Australian Defense Minister Brendan Nelson on Thursday reiterated the need for continued military involvement in Iraq.
This came after insurgents blew up two minarets of a most revered Shiite shrine in Samarra City, some 120 km north of Baghdad, on Wednesday morning.
Nelson told a Committee for Economic Development of Australia conference here that the bombing had been planned and executed by al-Qaida, an international terrorist network.
"Al-Qaida is not a force which is confined to Iraq, it is essentially, or it's seeking to be, a global movement," Nelson said.
"We need to ask ourselves is Iraq, is our region, is our global security, actually going to be improved by essentially handing victory to these people?
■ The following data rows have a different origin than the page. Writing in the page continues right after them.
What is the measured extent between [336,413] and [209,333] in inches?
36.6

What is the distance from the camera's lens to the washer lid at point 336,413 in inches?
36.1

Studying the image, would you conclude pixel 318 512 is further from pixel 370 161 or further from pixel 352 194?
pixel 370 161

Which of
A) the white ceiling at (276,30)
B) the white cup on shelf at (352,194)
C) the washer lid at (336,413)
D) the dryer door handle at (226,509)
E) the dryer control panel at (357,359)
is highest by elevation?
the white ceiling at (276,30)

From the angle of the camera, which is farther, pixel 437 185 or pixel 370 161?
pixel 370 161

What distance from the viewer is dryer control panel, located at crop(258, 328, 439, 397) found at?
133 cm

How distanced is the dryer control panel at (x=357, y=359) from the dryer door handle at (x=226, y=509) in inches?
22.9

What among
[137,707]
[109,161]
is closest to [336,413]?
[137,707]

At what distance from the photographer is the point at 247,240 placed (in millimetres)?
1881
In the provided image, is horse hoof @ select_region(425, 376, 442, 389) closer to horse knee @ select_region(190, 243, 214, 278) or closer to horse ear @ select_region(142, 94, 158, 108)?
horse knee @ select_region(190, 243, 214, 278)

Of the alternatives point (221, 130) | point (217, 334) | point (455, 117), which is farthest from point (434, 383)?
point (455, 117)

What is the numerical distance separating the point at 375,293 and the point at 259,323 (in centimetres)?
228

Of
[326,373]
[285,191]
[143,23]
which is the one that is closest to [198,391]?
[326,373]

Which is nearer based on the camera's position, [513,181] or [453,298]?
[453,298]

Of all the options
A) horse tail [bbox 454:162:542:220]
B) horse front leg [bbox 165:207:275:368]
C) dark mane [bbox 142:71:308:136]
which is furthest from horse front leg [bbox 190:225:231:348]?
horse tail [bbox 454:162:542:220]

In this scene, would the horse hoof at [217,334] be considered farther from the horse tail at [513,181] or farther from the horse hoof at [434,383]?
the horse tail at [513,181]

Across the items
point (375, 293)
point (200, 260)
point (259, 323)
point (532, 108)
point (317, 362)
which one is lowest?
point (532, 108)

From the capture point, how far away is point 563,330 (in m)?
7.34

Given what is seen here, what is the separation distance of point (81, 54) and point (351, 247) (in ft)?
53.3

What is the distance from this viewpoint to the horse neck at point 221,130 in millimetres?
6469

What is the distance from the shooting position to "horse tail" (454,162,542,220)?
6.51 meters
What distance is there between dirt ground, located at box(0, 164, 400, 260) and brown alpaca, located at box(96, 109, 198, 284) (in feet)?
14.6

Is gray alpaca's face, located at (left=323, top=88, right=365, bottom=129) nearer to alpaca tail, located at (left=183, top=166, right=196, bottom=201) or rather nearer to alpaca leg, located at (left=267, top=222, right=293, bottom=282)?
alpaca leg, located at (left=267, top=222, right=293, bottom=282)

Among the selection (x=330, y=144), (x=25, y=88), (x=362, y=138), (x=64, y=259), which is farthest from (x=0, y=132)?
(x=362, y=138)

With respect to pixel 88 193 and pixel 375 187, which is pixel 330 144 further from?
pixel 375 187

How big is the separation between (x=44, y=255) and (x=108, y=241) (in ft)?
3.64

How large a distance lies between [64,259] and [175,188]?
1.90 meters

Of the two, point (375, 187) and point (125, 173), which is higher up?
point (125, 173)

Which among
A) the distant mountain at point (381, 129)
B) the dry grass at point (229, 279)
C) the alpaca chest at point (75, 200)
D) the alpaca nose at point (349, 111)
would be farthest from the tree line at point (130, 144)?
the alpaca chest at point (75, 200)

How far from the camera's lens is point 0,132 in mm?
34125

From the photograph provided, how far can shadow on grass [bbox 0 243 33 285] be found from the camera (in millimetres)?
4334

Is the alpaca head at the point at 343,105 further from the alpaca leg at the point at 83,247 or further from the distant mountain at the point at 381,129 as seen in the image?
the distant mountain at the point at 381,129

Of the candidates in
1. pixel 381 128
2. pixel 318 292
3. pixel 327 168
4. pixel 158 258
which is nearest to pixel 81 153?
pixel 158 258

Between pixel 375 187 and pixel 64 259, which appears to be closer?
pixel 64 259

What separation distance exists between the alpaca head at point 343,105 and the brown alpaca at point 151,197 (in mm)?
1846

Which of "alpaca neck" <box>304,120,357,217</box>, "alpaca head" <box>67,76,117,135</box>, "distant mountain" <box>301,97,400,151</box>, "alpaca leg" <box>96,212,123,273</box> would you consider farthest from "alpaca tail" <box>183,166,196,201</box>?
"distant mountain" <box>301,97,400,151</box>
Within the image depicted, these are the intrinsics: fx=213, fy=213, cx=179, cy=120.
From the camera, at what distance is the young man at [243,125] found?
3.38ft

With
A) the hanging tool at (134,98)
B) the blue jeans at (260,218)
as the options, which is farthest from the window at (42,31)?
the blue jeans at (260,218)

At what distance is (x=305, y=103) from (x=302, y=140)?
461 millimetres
I don't believe it is," he said.
He said he expects circumstances in the Middle East will demand a continued coalition presence in Iraq for at least "the immediate future."
"If we leave essentially before the Iraqis are in some modicum of a position to provide for their own security, there is likely to be quite a significant humanitarian disaster in the country beyond sectarian and al-Qaida inspired violence we're seeing at the moment," he said.
If the coalition did withdraw, terrorists would take their attacks into secular states in the region, followed by Israel, he said.
Australia, a staunch ally of the United States, now maintains about 1,450 troops in and around Iraq.